After my first treatment, Dr. Jani ordered a CT scan. It showed that I had diverticulitis. Dr. Jani was concerned that if I did have this, I might have to have colon surgery. He referred me to Dr. Troy Kimsey.

When I saw Dr. Kimsey, I left with a sense of hope and relief. I had feared that I might have to have surgery and that chemo would be delayed. He told me that because I didn't have the symptoms of diverticulitis, I probably didn't have it and would not need surgery. He would monitor me with follow up appointments and everything was always good.
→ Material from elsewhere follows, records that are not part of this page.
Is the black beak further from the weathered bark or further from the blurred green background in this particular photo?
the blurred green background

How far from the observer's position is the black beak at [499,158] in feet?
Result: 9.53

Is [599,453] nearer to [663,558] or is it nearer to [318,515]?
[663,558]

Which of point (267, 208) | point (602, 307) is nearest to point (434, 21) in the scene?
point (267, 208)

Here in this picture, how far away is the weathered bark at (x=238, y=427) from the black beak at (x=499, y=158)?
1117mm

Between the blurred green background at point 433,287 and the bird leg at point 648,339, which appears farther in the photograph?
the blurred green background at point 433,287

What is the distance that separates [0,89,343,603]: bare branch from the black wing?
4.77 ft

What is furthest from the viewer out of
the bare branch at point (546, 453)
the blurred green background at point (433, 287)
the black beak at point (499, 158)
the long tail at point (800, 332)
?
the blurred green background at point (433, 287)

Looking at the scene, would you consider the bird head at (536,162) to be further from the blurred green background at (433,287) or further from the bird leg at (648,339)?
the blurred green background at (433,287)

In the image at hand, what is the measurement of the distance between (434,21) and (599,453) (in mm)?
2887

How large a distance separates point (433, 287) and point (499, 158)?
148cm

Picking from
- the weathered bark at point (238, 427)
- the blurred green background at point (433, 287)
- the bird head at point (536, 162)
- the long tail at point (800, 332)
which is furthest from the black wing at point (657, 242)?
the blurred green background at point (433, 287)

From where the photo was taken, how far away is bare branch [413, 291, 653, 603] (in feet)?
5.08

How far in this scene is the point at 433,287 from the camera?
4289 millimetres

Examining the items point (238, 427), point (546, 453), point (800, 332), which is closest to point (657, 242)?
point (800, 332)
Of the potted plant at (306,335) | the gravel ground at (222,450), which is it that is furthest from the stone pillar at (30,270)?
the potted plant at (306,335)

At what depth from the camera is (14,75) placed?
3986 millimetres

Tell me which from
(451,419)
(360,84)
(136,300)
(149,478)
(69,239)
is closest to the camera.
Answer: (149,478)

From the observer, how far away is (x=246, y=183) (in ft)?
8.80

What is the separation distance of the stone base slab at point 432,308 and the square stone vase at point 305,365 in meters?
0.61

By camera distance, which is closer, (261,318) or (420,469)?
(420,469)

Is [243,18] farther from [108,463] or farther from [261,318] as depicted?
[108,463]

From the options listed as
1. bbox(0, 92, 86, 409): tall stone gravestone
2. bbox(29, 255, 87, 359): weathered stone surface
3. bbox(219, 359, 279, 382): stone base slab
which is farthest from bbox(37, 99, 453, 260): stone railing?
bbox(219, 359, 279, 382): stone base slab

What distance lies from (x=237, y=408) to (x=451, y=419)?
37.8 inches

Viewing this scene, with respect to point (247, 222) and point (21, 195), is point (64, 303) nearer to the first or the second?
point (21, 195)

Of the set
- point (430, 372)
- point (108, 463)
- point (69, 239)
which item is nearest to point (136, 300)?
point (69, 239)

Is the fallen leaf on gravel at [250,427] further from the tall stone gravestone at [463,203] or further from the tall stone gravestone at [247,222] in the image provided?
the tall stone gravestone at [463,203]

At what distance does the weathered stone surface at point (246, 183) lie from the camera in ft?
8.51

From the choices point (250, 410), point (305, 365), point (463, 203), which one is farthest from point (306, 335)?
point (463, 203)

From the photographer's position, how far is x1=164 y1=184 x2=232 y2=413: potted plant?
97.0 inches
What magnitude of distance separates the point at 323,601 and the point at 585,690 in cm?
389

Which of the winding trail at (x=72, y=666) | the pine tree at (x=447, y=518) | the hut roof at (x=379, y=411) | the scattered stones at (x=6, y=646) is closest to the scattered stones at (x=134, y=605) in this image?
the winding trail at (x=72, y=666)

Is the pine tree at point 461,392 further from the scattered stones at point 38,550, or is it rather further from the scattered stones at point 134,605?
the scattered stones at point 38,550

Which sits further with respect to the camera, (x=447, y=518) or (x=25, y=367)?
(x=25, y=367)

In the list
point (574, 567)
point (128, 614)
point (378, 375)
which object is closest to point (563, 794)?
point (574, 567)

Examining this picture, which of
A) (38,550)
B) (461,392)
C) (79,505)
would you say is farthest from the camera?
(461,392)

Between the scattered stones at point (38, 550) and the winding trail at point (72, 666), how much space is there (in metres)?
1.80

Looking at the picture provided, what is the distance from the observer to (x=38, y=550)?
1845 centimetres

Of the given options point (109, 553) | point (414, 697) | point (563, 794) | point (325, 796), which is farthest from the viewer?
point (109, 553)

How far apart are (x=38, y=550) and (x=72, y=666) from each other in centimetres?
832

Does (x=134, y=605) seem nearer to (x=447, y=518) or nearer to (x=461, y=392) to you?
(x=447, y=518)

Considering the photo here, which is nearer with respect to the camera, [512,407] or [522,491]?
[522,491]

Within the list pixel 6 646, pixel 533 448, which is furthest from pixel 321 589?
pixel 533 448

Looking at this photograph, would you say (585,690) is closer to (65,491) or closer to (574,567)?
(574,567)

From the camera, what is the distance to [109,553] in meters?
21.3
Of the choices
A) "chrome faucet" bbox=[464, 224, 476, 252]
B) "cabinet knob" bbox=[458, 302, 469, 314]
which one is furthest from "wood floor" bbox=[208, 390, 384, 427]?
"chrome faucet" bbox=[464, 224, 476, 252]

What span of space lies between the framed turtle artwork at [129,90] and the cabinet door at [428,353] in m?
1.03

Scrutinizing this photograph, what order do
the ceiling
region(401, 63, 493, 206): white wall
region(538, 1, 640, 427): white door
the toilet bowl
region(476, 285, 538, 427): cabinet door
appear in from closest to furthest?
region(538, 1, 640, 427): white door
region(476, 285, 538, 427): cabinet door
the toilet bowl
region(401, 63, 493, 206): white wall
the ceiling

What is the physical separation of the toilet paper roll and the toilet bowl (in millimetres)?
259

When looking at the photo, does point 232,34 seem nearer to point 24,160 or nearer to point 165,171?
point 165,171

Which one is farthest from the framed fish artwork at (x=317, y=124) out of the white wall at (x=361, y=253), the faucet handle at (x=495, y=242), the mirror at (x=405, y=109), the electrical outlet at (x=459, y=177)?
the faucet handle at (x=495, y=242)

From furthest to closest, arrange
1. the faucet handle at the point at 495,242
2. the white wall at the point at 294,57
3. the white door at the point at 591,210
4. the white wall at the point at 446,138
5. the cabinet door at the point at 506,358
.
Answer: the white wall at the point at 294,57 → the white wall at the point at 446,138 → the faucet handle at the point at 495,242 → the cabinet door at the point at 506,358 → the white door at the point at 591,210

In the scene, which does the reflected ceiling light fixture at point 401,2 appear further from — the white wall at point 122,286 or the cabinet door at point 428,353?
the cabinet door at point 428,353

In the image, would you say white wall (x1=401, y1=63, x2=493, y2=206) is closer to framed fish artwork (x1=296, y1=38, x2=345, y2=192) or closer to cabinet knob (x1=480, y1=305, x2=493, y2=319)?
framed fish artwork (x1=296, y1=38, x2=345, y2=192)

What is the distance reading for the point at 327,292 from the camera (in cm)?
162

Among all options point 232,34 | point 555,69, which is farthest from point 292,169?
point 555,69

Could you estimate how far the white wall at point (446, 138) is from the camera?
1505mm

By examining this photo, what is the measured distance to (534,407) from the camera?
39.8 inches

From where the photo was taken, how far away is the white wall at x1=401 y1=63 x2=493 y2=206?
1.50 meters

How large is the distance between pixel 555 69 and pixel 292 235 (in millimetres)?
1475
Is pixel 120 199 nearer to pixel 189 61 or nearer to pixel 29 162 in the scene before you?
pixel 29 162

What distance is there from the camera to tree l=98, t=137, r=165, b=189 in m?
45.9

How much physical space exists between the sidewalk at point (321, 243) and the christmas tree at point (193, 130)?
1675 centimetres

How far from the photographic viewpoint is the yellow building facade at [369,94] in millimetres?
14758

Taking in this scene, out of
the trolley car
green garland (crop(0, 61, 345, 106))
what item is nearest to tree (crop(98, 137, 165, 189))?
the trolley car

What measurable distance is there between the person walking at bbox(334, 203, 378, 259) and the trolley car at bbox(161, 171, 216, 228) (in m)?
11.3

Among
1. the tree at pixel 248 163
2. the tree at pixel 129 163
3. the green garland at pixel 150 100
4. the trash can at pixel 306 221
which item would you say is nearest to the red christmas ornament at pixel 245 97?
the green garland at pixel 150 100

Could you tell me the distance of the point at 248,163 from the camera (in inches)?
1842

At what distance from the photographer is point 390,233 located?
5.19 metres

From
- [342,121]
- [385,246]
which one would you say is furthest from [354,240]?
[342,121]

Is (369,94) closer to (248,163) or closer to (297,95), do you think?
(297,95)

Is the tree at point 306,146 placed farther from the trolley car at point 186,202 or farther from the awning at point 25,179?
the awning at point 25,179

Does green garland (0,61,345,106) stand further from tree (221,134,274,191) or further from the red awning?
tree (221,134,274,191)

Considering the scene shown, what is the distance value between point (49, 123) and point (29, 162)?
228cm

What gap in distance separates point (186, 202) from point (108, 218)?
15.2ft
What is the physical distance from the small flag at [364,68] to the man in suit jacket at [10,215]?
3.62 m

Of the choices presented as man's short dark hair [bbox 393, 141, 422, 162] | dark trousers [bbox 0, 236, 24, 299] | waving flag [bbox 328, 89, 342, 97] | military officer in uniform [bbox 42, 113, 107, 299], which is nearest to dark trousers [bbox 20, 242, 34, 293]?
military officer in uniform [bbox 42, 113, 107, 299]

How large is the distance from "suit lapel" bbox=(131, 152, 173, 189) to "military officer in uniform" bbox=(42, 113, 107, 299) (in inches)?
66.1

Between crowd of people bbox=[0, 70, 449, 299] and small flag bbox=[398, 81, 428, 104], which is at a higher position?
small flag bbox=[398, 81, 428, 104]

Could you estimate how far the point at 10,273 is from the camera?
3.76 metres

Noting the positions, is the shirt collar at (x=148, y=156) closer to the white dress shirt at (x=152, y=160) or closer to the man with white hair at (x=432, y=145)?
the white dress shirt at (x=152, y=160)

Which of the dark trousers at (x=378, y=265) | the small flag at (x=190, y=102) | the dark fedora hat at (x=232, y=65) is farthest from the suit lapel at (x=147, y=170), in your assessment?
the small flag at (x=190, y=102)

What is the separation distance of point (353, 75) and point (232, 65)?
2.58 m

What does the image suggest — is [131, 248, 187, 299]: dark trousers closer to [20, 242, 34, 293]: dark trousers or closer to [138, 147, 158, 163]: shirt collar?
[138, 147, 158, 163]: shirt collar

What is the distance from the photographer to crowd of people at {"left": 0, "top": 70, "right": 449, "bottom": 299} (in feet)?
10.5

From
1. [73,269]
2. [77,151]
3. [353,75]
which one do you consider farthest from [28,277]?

Before my last chemo treatment, Connell and I both got COVID. I also had pneumonia. This delayed my last treatment for three weeks. This was discouraging, but we made it through. You know I love to find feathers, and believe it or not, I found 45 of them one day on a walk. These were a good sign that angels were near.

After a patient's last chemo treatment, they get to ring the bell in the Cancer Center. I was able to do that. I received an award certificate signed by the nurses. They had pompoms and all cheered me on. It was a big day for me.

I completed three radiation treatments with Dr. McAfee and his staff. They are all wonderful. To tell you the truth, I was more scared of the radiation than the chemo. Dr. McAfee and staff assured me that I could do it. And God was with me all the way. I was able to ring the bell once again.

There are many positive things that have come out of this experience. I made some new friends. I had the love and prayers from friends and family. I became closer to the Lord, and I witnessed first-hand the faithfulness of God. Hebrews 11:1 says, "Faith is the assurance of things hoped for and the conviction of things not seen." I could not see what would happen, but I got to live and become a warrior in spirit.

I cannot finish this article without talking about Connell during this time. He went with me to every appointment that I had. There were more than 40 appointments including surgery, two CT scans, six chemos, and three radiations. He would encourage me and made me feel like I was pretty, even though I didn't feel like I was. He prayed for me and has been by my side every step of the way. I knew that he would always be there for me.

In our home, we have a picture of a girl and boy looking at the ocean. Under them is written: "If God could not be found on this side of the sea, we would indeed journey across."

Well, we were on this journey together and we have made it across. With God's love, mercy, grace, strength and courage, we trod on. With Jesus shining his love divine and His light in us, we continue this journey of life. If you or anyone you know has cancer, be encouraged. With hope as your guide and courage as your strength, you can do it.